The erosion of high levels of support for conservative German Chancellor Angela Merkel over the refugee crisis, and the continuing rise of public backing for anti-immigration National Front leader Marine Le Pen in France highlight this trend.
GOING TO EXTREMES
An academic study analysing more than 800 elections after periods of financial crisis in 20 advanced economies over the past 140 years gives historical context to the political polarisation and the erosion of dominant two-party systems visible in today’s post-crisis Europe.
The research paper for Munich’s ifo institute called “Going to Extremes: Politics after Financial Crisis, 1870-2014” by Manuel Funke, Moritz Schularick and Christoph Trebesch shows how past banking upheavals led to periods of weak government that made crisis resolution more difficult.
“Our key finding is that policy uncertainty rises strongly after financial crises as government majorities shrink and polarization rises,” they write, referring to cases in Europe in the 1920s and 1930s and examples such as the aftermath of the Scandinavian banking crises of the late 1980s and early 1990s.
“After a crisis, voters seem to be particularly attracted to the political rhetoric of the extreme right, which often attributes blame to minorities or foreigners.”
On average, far-right parties increased their vote share by 30 percent in the five years after a financial crisis, the data show.
After financial crises, voters are systematically lured by the political rhetoric of the far right, with frequently nationalistic or xenophobic tendencies, the authors say. Greater political fragmentation makes governing harder, and there is usually a dramatic increase in street protests.
The coincidence of the arrival of the largest wave of refugees since the aftermath of World War Two with a sluggish recovery from the euro zone debt crisis makes such trends more likely this time, although mass protests have so far been circumscribed by political apathy and growing individualism.
WEAK GOVERNMENTS MUDDLING THROUGH
In the key crisis states, Spain, Portugal and Greece, the radical left has grown more since 2010 than the far right, largely due to taboos left by past periods of fascist rule.
But there too, the mainstream parties that dominated politics for decades are shrinking, making coalition-forming harder and raising the prospect of unstable minority cabinets.

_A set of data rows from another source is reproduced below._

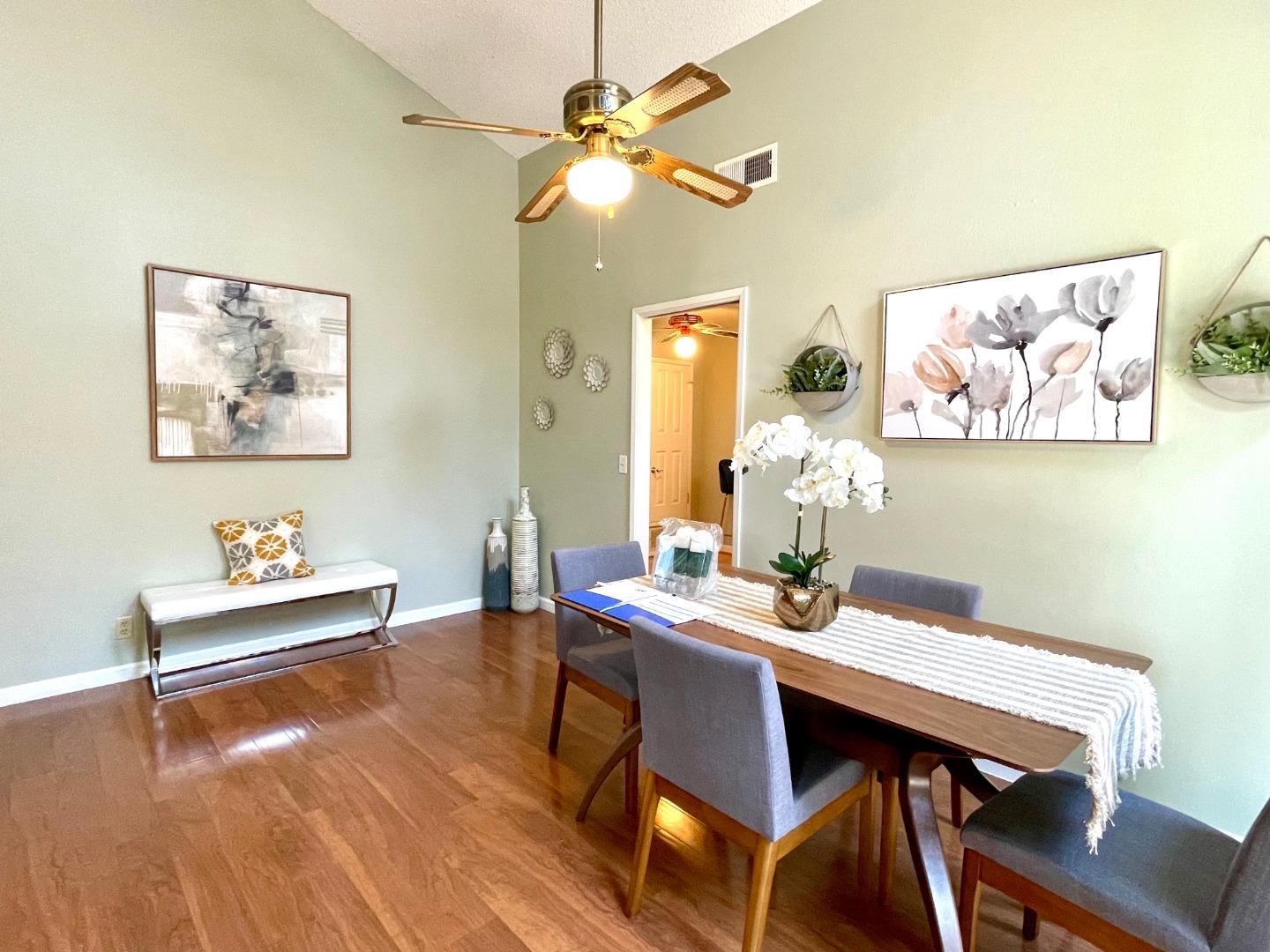22801 Longdown Road Cupertino, CA 95014 - Photo 6 of 25 a view of a dining room with furniture and wooden floor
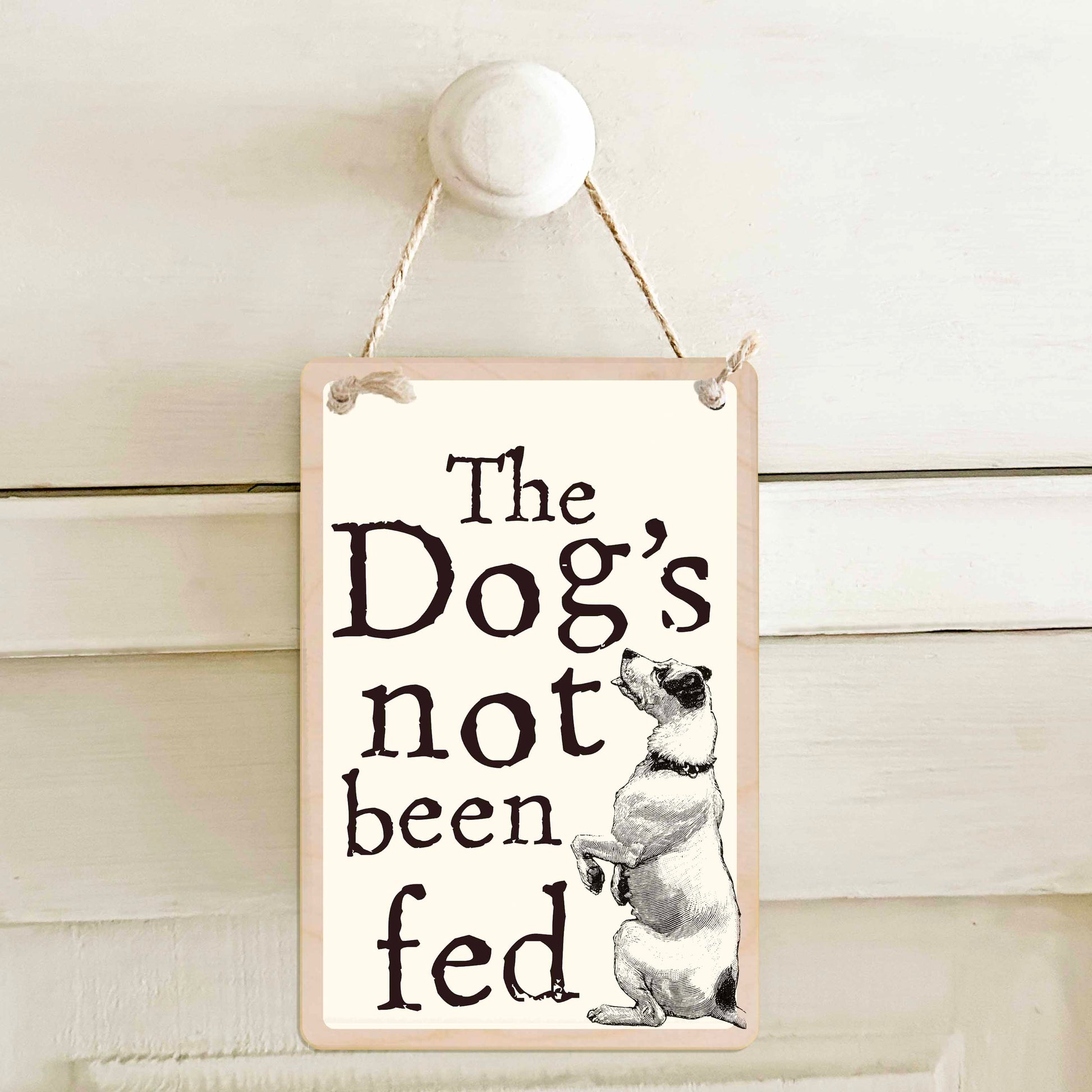 The Dog's not been fed / The dog's not been fed - Double-sided wooden mini sign.

Made from certified sustainable wood and printed on both sides with a fun, practical message and retro illustration.

15 × 10 cm sustainable wood, natural twine.

Light and durable, eco-friendly, ready to hang.

Made in Suffolk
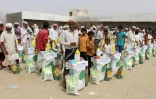Des Yéménites déplacés de la ville d'Hodeida reçoivent une aide alimentaire d'une ONG japonaise, le 15 août 2018 à Al Hajjah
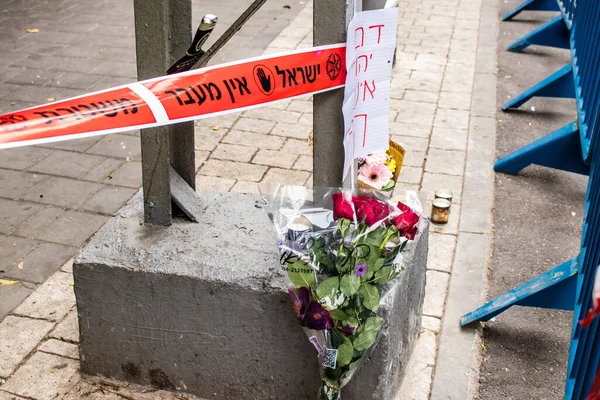 Tel Aviv, İsrail - 8 Nisan 2022 Dizengoff Caddesi 'ndeki Ilka Bar' a düzenlenen terörist saldırının ardından insanlar saldırının gerçekleştiği yere mum ve çiçek bırakmak için geliyorlar.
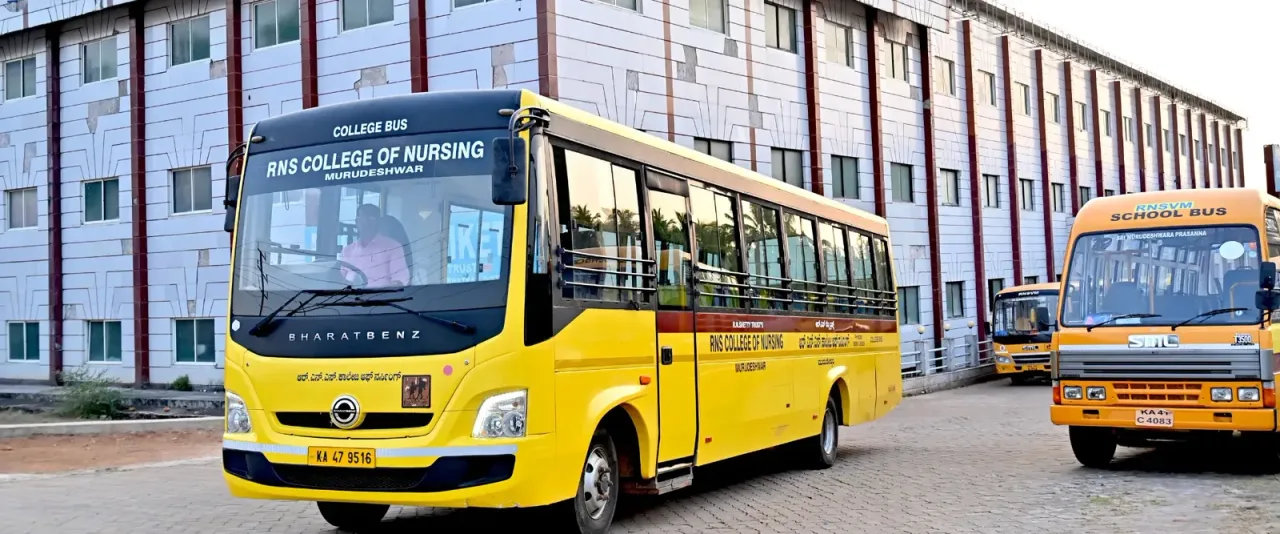 College buses parked beside the campus building — R.N.S. College of Nursing
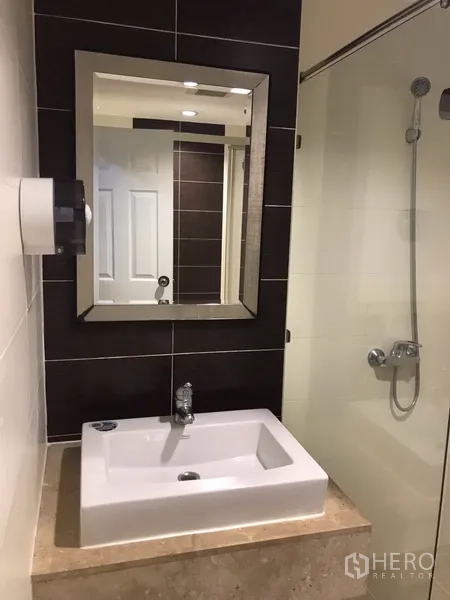 คอนโด ให้เช่าหรือขายในWatthana, Bangkok - ห้องน้ำสมัยใหม่พร้อมตู้กระจกอาบน้ำ อ่างล้างหน้า และกระจกบานใหญ่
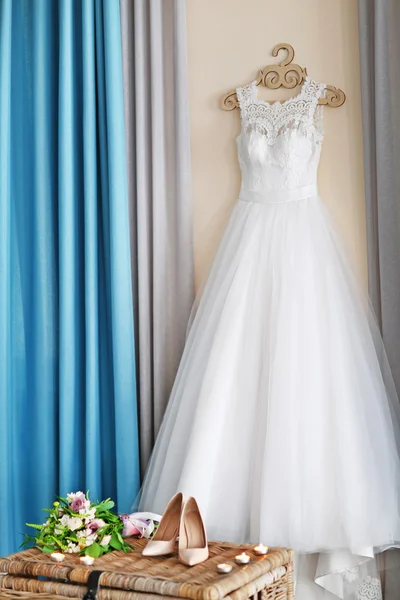 Shoes on wicker chest and wedding dress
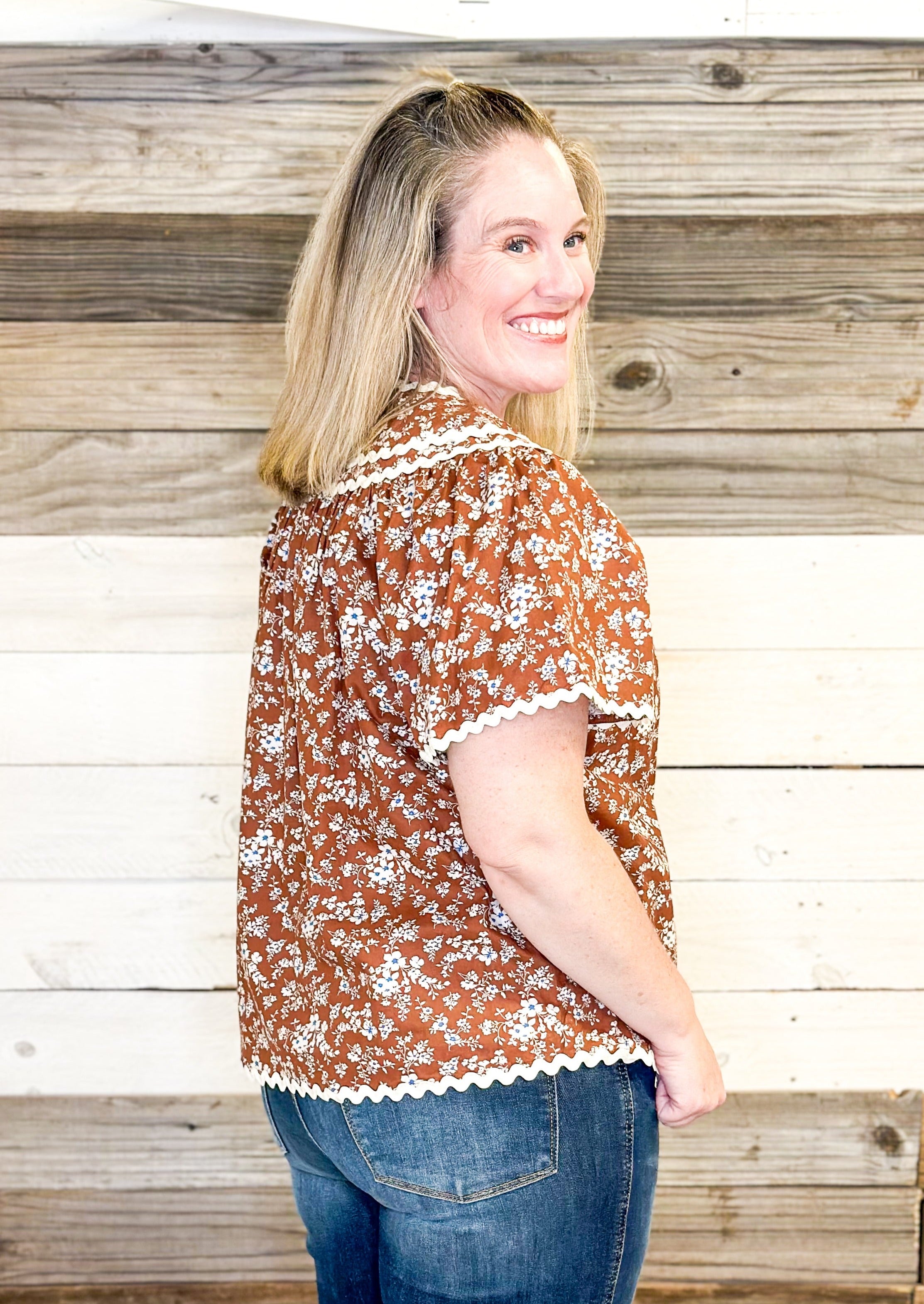 brown floral with hints of blue top - rick rack edging detail - small v-neck top with tie neck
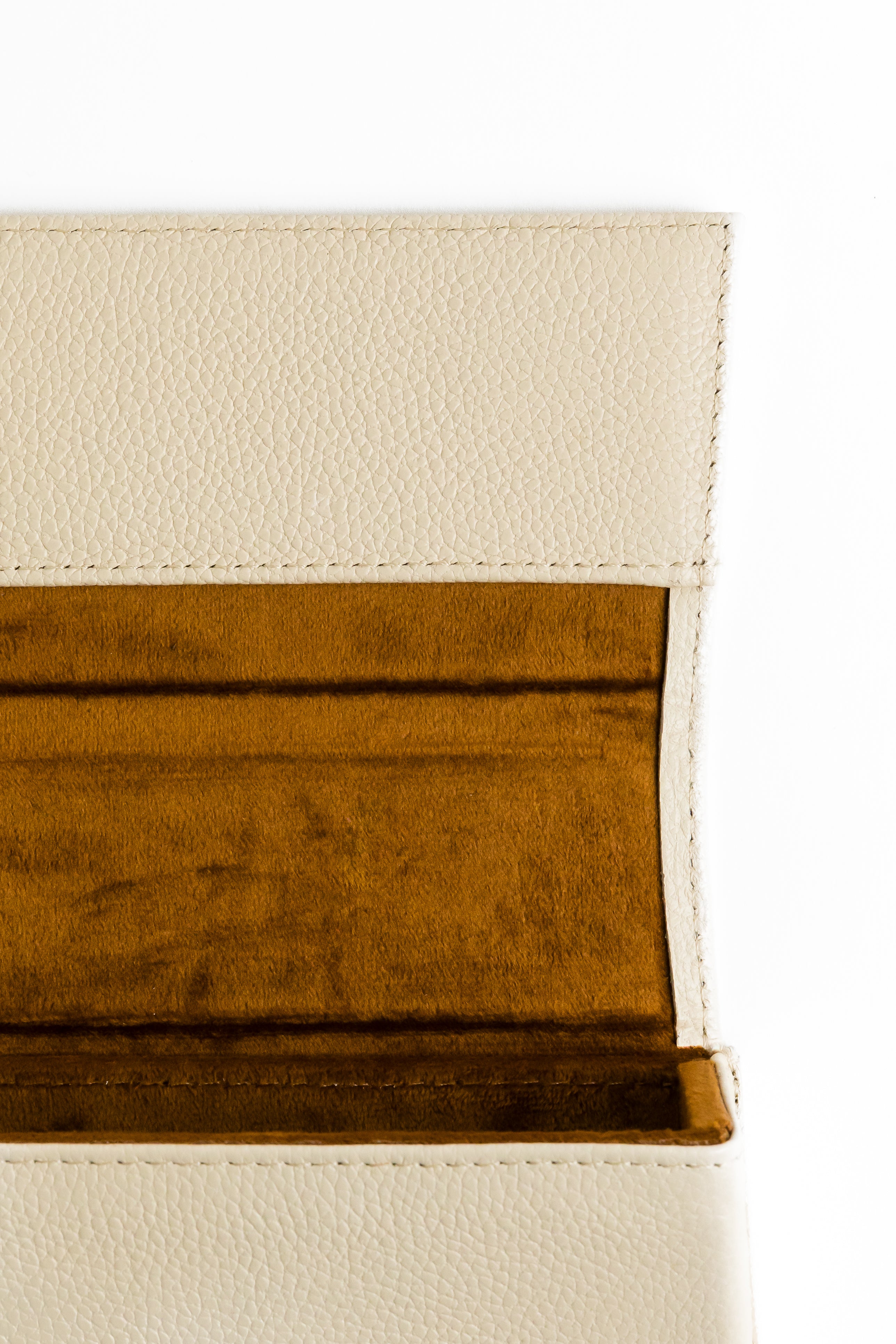 Macro view of the materials and textures of this protective leather eyewear case. Leather has a pebbled texture, and is a cream/ivory color. Inner lining is soft brown velvet, to not scratch the sunglass lenses. The photo depicts a luxurious product that is both fashion forward, and practical to protect eyewear investment.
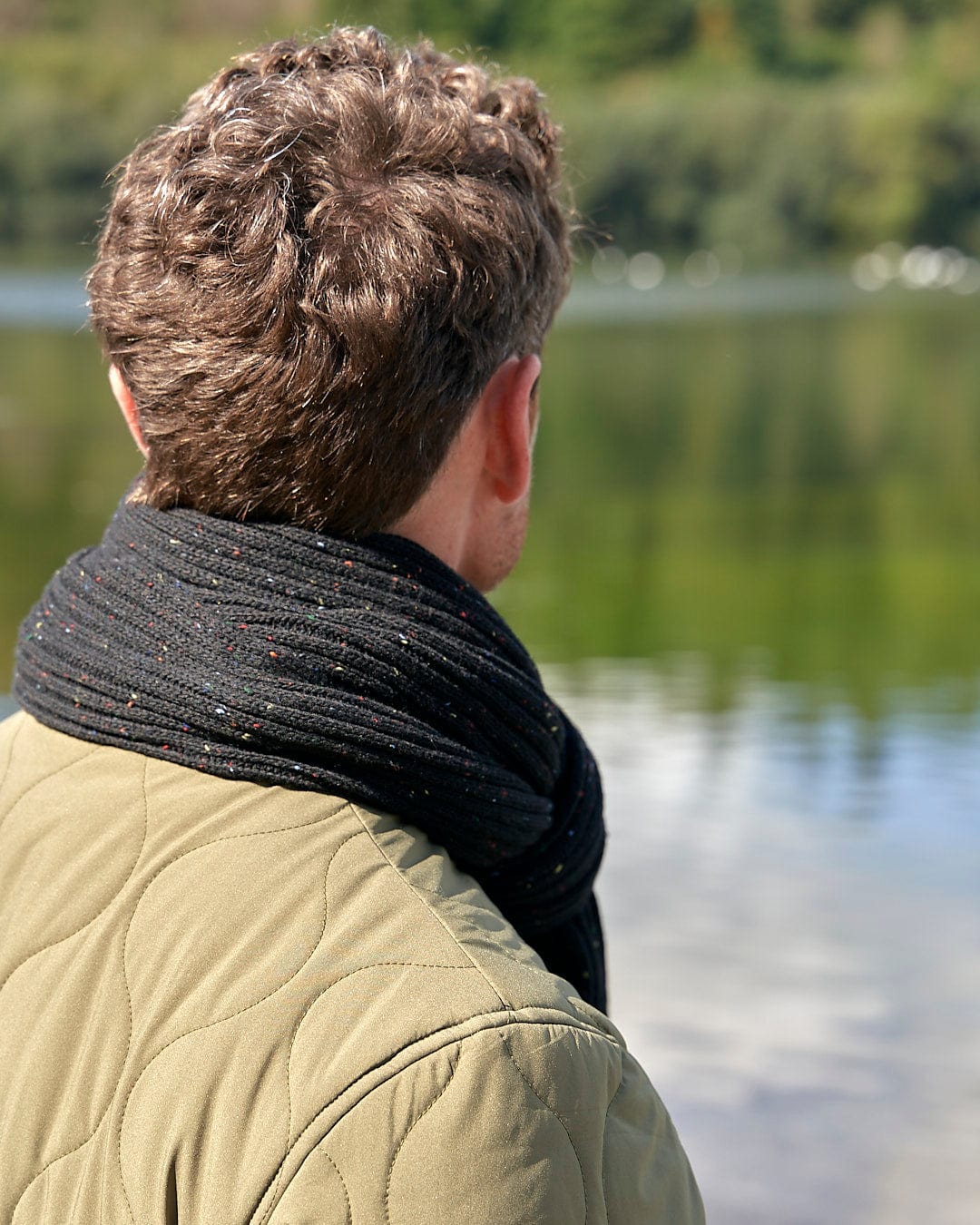 A man wearing a comfortable Saltrock Heritage - Scarf - Black jacket.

Portugal’s centre-right coalition fell short of an outright majority this month and the opposition Socialists, who could only make minor gains, are exploring whether to ally with Communist and radical left parties to take power.
Spanish Prime Minister Mariano Rajoy’s conservative Popular Party looks set to fall well short of a majority in a Dec. 20 election but may cling on as a fragile minority administration, given the weakness of the main opposition Socialist party.
In Sweden, Socialist Prime Minister Stefan Lofven leads an unstable minority government dependent on the acquiescence of centre-right parties that withdrew from a budget pact with him this month but won’t team up with the far-right anti-immigration Sweden Democrats to oust him.
Finland, on the other hand, has an uneasy coalition in which the populist anti-immigration Finns use their role as junior partners to seek to harden policy on refugees.
The weakness of many European governments will as a rule make it harder for them to win social acceptance for integrating large numbers of refugees, making more clashes with EU partners likely over sharing the financial and human burden.
“One year after the beginning of a new political cycle, the EU and its members are again in fire-fighting mode,” said Janis Emmanouilidis, director of studies at the European Policy Centre in Brussels.
They lack the political capital to make bold reforms of the euro zone or of the bloc’s asylum and immigration policies that many experts see as necessary.
Instead, the most that can be expected from the EU for the next couple of years is “reactive and protective muddling through”, Emmanouilidis said.